YOUR GOAL:
Restate the entries word for word, leaving nothing out.
(RECORDS Opens)
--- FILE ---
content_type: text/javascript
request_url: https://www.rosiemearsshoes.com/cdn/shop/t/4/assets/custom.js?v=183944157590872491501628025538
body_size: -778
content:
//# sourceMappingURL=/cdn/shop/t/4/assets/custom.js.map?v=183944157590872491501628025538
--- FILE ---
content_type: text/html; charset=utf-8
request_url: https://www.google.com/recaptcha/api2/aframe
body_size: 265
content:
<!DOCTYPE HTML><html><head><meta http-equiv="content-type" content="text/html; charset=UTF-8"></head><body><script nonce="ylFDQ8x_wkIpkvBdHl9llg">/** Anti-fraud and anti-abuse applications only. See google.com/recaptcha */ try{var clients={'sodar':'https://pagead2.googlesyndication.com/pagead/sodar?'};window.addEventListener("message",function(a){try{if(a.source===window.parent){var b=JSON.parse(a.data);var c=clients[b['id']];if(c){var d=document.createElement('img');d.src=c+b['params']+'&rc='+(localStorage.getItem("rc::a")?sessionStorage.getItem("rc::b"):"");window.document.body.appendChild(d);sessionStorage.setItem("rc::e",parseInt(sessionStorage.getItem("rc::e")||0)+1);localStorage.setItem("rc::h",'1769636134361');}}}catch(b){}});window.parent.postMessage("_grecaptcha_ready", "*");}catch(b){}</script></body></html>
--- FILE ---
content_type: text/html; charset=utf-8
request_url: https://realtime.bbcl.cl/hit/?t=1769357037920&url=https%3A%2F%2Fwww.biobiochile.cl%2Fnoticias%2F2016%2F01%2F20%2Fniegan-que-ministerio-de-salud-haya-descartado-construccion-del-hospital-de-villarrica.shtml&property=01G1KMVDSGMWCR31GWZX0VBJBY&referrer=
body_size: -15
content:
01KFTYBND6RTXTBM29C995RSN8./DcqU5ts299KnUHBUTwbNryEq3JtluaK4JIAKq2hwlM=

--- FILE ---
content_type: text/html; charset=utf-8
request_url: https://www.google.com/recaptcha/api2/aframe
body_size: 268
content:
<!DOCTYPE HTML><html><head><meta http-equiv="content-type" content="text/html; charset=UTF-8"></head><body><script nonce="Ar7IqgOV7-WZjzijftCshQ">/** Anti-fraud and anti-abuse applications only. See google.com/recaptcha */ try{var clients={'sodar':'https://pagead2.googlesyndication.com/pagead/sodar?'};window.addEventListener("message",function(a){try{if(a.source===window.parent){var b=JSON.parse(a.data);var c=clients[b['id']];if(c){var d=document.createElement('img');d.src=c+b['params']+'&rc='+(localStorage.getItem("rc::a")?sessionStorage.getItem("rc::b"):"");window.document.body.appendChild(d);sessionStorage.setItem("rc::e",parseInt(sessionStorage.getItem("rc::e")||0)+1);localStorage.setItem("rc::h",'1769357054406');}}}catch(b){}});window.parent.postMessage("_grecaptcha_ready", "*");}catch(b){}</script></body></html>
(RECORDS Closes)
RESPONSE AREA:
--- FILE ---
content_type: text/javascript
request_url: https://www.rosiemearsshoes.com/cdn/shop/t/4/assets/custom.js?v=183944157590872491501628025538
body_size: -778
content:
//# sourceMappingURL=/cdn/shop/t/4/assets/custom.js.map?v=183944157590872491501628025538
--- FILE ---
content_type: text/html; charset=utf-8
request_url: https://www.google.com/recaptcha/api2/aframe
body_size: 265
content:
<!DOCTYPE HTML><html><head><meta http-equiv="content-type" content="text/html; charset=UTF-8"></head><body><script nonce="ylFDQ8x_wkIpkvBdHl9llg">/** Anti-fraud and anti-abuse applications only. See google.com/recaptcha */ try{var clients={'sodar':'https://pagead2.googlesyndication.com/pagead/sodar?'};window.addEventListener("message",function(a){try{if(a.source===window.parent){var b=JSON.parse(a.data);var c=clients[b['id']];if(c){var d=document.createElement('img');d.src=c+b['params']+'&rc='+(localStorage.getItem("rc::a")?sessionStorage.getItem("rc::b"):"");window.document.body.appendChild(d);sessionStorage.setItem("rc::e",parseInt(sessionStorage.getItem("rc::e")||0)+1);localStorage.setItem("rc::h",'1769636134361');}}}catch(b){}});window.parent.postMessage("_grecaptcha_ready", "*");}catch(b){}</script></body></html>
--- FILE ---
content_type: text/html; charset=utf-8
request_url: https://realtime.bbcl.cl/hit/?t=1769357037920&url=https%3A%2F%2Fwww.biobiochile.cl%2Fnoticias%2F2016%2F01%2F20%2Fniegan-que-ministerio-de-salud-haya-descartado-construccion-del-hospital-de-villarrica.shtml&property=01G1KMVDSGMWCR31GWZX0VBJBY&referrer=
body_size: -15
content:
01KFTYBND6RTXTBM29C995RSN8./DcqU5ts299KnUHBUTwbNryEq3JtluaK4JIAKq2hwlM=

--- FILE ---
content_type: text/html; charset=utf-8
request_url: https://www.google.com/recaptcha/api2/aframe
body_size: 268
content:
<!DOCTYPE HTML><html><head><meta http-equiv="content-type" content="text/html; charset=UTF-8"></head><body><script nonce="Ar7IqgOV7-WZjzijftCshQ">/** Anti-fraud and anti-abuse applications only. See google.com/recaptcha */ try{var clients={'sodar':'https://pagead2.googlesyndication.com/pagead/sodar?'};window.addEventListener("message",function(a){try{if(a.source===window.parent){var b=JSON.parse(a.data);var c=clients[b['id']];if(c){var d=document.createElement('img');d.src=c+b['params']+'&rc='+(localStorage.getItem("rc::a")?sessionStorage.getItem("rc::b"):"");window.document.body.appendChild(d);sessionStorage.setItem("rc::e",parseInt(sessionStorage.getItem("rc::e")||0)+1);localStorage.setItem("rc::h",'1769357054406');}}}catch(b){}});window.parent.postMessage("_grecaptcha_ready", "*");}catch(b){}</script></body></html>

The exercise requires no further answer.